This is somewhat of a reference request. In several posts on the rank of products of matrices (e.g., Full-rank condition for product of two matrices), it is stated that
$$ \operatorname{rank} (AB) = \operatorname{rank} (B) - \dim \big(\operatorname{N} (A) \cap \operatorname{R} (B)\big) $$
It appears that this is a classic result, though I am not familiar with it.

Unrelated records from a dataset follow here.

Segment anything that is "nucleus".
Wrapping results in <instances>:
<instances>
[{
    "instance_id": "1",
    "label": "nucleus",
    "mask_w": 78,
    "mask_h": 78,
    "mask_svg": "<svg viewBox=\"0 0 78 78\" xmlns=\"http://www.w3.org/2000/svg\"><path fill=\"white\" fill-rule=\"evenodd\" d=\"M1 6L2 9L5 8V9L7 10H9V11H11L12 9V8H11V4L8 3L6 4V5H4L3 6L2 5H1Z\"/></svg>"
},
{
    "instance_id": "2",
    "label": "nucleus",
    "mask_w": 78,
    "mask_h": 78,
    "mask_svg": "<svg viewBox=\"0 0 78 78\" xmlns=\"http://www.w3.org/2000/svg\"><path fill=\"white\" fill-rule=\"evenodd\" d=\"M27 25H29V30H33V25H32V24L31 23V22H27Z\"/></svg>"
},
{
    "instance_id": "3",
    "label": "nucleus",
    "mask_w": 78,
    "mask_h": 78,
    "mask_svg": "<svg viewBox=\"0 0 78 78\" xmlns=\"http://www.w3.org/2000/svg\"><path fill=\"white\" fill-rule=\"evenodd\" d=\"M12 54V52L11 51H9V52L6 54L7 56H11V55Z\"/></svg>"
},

If anyone can point me to a textbook that discusses it and other rank inequalities, that would be much appreciated!
Suppose there exists a $v$ with $B u = v$ and $A v = 0$. What is $AB u$? Can you take it from there?
EDIT: typo.
Suppose $A\in\mathbb{R}^{p\times n}, B\in\mathbb{R}^{n\times q}$. Firstly, note that $$\{Bx~|~ABx=0\}=\mathrm{N}(A)\cap\mathrm{R}(B).$$ The left side can also be regarded as the image of $B$ which is restricted to $\mathrm{N}(AB)$. Denote the restriction of $B$ to $\mathrm{N}(AB)$, that is $B|_{\mathrm{N}(AB)}$, by $\hat{B}$, and then $\mathrm{R}(\hat{B})=\mathrm{N}(A)\cap\mathrm{R}(B)$. According to the rank-nullity theorem, one obtains \begin{align*} \text{dim}(\mathrm{R}(\hat{B})) &= \text{dim}(\mathrm{N}(AB))-\text{dim}(\mathrm{N}(\hat{B}))\\ &=\text{dim}(\mathrm{N}(AB))-\text{dim}(\mathrm{N}(B))\\ &=(q-\text{rank}(AB))-(q-\text{rank}(B))\\ &=\text{rank}(B)-\text{rank}(AB), \end{align*} where the above second equality results from the fact that $$ \mathrm{N}(\hat{B})=\{x\in\mathrm{N}(AB)~|~Bx=0\}=\{x~|~Bx=0\}=\mathrm{N}(B). $$ For a reference, one can refer to Page 133 in Matrix algebra and its applications to statistics and econometrics.